Reading passage:

***

The newest EVSEs provide for that. Use them.

I.E. don't make the thing harder than it is "for tradition's sake".

The latest EVSE's are designed exactly for your use-case, since "multiple EVs" is not a surprise. These share a power allocation and divide the power to multiple EV's on the fly, based on their immediate needs.

Really.

During commissioning, you make one the "master" and the other(s) the "remote". You tell the master EVSE how much the group is allowed to draw. A popular share size is 64A actual, using 80A of provisioning at the subpanel.

They communicate with each other to split the load dynamically.

If two cars are plugged in but only one is drawing power, the drawing one is given the whole shebang.

The concept of this may shock traditional thinkers (not many of those drive EVs lol) but it is valid. We are too accustomed to having very stupid electrical devices that don't know how to manage load. That is no longer valid.

Examples are Sun Country's Share2, or Tesla's Wall Connector rev 3. (See page 23 and on in this manual, which granted was UL approved before the power sharing feature was finalized, and there may be changes since.

Note that Teslas charge just fine on "everyone else's" charger, we have a Tesla down the street with a ClipperCreek charger. And non-Teslas charge fine on Tesla Wall Connectors, which are very competitively priced. You simply need an adapter to match up the incompatible plug shapes. (The signals on the wires are the same).

***

Spatial reasoning listing:
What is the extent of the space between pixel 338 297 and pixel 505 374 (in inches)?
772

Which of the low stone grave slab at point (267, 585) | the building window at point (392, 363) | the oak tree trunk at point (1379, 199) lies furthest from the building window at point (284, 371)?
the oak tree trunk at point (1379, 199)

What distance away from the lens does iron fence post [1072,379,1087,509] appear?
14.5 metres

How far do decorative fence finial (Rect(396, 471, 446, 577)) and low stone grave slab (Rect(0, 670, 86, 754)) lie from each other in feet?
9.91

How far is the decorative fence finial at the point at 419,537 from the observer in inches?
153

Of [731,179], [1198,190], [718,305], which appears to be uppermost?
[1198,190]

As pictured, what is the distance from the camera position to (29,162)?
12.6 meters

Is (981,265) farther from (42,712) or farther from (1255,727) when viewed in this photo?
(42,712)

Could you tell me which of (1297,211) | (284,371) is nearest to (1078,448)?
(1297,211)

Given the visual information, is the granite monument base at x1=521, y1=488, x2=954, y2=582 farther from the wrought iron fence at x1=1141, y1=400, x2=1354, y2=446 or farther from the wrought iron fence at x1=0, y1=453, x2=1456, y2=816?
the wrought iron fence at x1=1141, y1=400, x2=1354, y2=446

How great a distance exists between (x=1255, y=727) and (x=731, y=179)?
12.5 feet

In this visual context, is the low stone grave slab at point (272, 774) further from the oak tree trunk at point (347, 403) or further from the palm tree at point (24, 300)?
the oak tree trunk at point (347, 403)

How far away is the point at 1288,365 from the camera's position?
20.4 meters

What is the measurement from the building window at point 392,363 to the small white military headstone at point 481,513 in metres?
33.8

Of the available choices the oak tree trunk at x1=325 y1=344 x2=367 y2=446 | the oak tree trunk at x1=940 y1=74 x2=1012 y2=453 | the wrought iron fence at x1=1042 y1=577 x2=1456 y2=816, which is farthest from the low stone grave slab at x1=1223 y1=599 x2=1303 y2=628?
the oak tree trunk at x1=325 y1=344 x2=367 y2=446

***

Written exercise 1:
According to the EV charger text, what is a popular share size for a group of power-sharing chargers?
Written exercise 2:
Echo the listing verbatim, starting at the line containing "In this visual" and ending at the last line of the listing.

Exercise solution 1:
64A actual, using 80A of provisioning at the subpanel.

Exercise solution 2:
In this visual context, is the low stone grave slab at point (272, 774) further from the oak tree trunk at point (347, 403) or further from the palm tree at point (24, 300)?
the oak tree trunk at point (347, 403)

How far away is the point at 1288,365 from the camera's position?
20.4 meters

What is the measurement from the building window at point 392,363 to the small white military headstone at point 481,513 in metres?
33.8

Of the available choices the oak tree trunk at x1=325 y1=344 x2=367 y2=446 | the oak tree trunk at x1=940 y1=74 x2=1012 y2=453 | the wrought iron fence at x1=1042 y1=577 x2=1456 y2=816, which is farthest from the low stone grave slab at x1=1223 y1=599 x2=1303 y2=628?
the oak tree trunk at x1=325 y1=344 x2=367 y2=446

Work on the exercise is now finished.